2012 Honda CR-V: TPMS Light Follow-Up

November 24, 2012

2012_Honda_CRV_1600_tire_pressure_low_TPMS_light.jpg

A couple weeks back the TPMS light came on while I was headed to the airport for an overseas business trip, but it winked off once the outside air temperature -- and the tires -- warmed up.

That was the working theory at the time, anyway.

Here's what I found when I got back.

2012_Honda_CRV_1600_tire_pressure_low.jpg

All four tires measured 25 psi or thereabouts at an air temperature of about 75 degrees, and I made the check after rotating the tires, a job that took 15 minutes. But it takes about 30-40 minutes for a tire to cool down after being driven at speed, so the true "cold" pressure in this case is probably a half-pound or so lower than what's shown here. Let's go with 24 psi.

The CR-V's tires are supposed to be set at 30 psi, but the typical TPMS system doesn't raise the alarm until a tire is 25% below the target pressure. In this example that works out to 22.5 psi.

Sharp-eyed readers will note that 24 psi is not sufficiently low to trigger a warning. And indeed, when I drove it into the garage for this check, the TPMS light wasn't on.

But on the morning in question the car had been parked outside overnight in temperatures at least 30 degrees colder. At some point during the night, it seems possible that the tire pressure dropped below the magic 22.5 psi threshold. Then, as the sun came up and the car was driven a bit, the pressures came up and the light shut off.
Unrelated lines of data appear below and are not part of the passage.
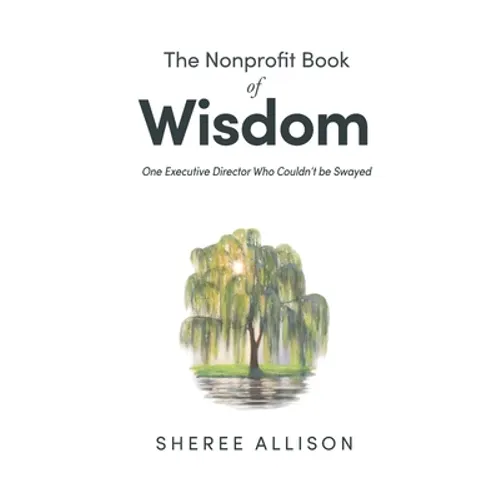 The Nonprofit Book of Wisdom: One Executive Director Who Couldn't be Swayed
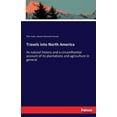 thumbnail image 1 of Travels into North America: Its natural history and a circumftantial account of its plantations and agriculture in gener, (Paperback), 1 of 1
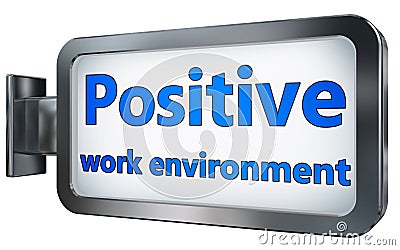 Positive work environment on billboard Stock Photo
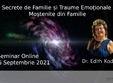 secrete de familie i traume emo ionale cu dr edith kadar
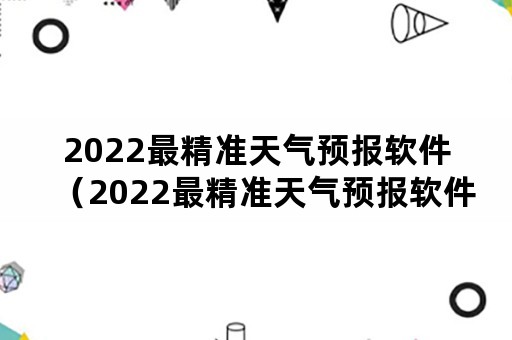 2022最精准天气预报软件（2022最精准天气预报软件免费下载）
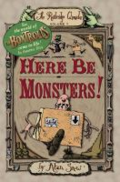 Here Be Monsters! by Alan Snow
There's no leak involved here -- all tires ooze a little air over time and in any case we're talking about all four tires here, not just one.

But here's the weird part: the same thing happened when I was in Tonopah, Nevada last month and that time the tire pressures checked out OK at 29.5 to 30 psi. I can only surmise the gauge I used that time (different from this one -- a buddy's) was inaccurate; maybe the tires were low in Nevada after all. It certainly would explain that false alarm.

The alternative is all four tires really did lose 6 to 8 psi in the ensuing 5 weeks. A pound or two I could, believe, but not that much.

No matter. Now they're back at the correct pressure and all is well. And I'm going to advise my buddy to round-file his tire pressure gauge and buy a new one.